# 08/09 Burton ion boots!!!



## Guest (Nov 19, 2008)

Hey, guys i got a brand new pair of 08/09 size 10.5 burton ion boots.. they are the Black color with the EST sole and the RX cushioning system.. I would love to keep these things but i bought em over the internet as soon as they got em and i got the wrong size.. and now i need the money soo bad i just wanna get rid of em.. they have only been tried on 1 time!!! all tags etc. included.. these things retail for $350. They are sold to the first person to offer me 290 or higher.( price doesnt include shipping) Hit me up with your email if you want pics. 

thanks,

matt

P.S.- my email is [email protected]


----------



## Biggs (Nov 16, 2008)

BurtonXsnow said:


> They are sold to the first person to offer me 290 or higher.


After saying 290, it seems silly to think anyone would offer higher, no?
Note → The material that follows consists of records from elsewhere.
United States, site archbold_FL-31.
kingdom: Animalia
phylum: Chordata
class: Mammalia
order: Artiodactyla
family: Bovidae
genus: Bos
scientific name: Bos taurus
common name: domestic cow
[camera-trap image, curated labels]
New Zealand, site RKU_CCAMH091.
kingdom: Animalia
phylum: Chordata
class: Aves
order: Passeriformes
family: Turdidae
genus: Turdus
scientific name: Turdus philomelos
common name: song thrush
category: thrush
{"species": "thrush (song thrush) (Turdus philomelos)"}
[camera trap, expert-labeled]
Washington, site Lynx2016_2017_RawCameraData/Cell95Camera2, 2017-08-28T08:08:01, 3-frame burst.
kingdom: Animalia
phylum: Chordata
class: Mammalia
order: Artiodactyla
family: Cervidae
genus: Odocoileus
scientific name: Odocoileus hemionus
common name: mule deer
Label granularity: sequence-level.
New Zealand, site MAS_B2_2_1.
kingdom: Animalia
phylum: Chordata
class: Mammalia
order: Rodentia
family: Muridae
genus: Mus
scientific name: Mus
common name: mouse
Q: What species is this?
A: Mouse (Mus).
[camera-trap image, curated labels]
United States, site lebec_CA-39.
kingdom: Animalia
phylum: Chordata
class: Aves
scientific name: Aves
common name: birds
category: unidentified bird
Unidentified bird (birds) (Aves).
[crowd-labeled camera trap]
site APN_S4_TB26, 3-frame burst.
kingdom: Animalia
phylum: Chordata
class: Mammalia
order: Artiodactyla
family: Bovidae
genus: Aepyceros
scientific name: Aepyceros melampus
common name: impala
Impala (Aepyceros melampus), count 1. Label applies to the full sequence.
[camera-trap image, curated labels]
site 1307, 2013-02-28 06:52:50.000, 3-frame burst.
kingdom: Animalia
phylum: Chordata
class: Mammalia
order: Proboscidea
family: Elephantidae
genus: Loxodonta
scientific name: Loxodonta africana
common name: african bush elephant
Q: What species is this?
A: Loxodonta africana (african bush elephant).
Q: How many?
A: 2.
Just saing...

And why not just try to return them?


----------



## Guest (Nov 19, 2008)

wow bro your a qucick one huh? and i cant return them cause i bought em off a ebay store for like 340 in like Octoberish..Unless you are interested in em please dont post your stupid ass comments you dumb m----- f-----! 
Just saing...

PEACE BRO


----------



## zakk (Apr 21, 2008)

This should be moved to the equipment for sale forum.


----------



## Bagels (Sep 27, 2008)

1) Never buy boots without trying them on
2) This should be moved to the sales forum.
3) GO SNOWBOARDING!


----------



## Guest (Nov 20, 2008)

where is the for sale forum??


----------



## Guest (Nov 20, 2008)

So its been a couple days now and still no offers, i really need to get rid of these boots!! *I let em go for $280!! That is $70 dollars under retail and you wont even get em for that on ebay. so do yourself a favor and just buy em. My loss is your gain. brand new too.*


----------



## arsenic0 (Nov 11, 2008)

Craigslist is your friend. They will be gone in a few days there..


----------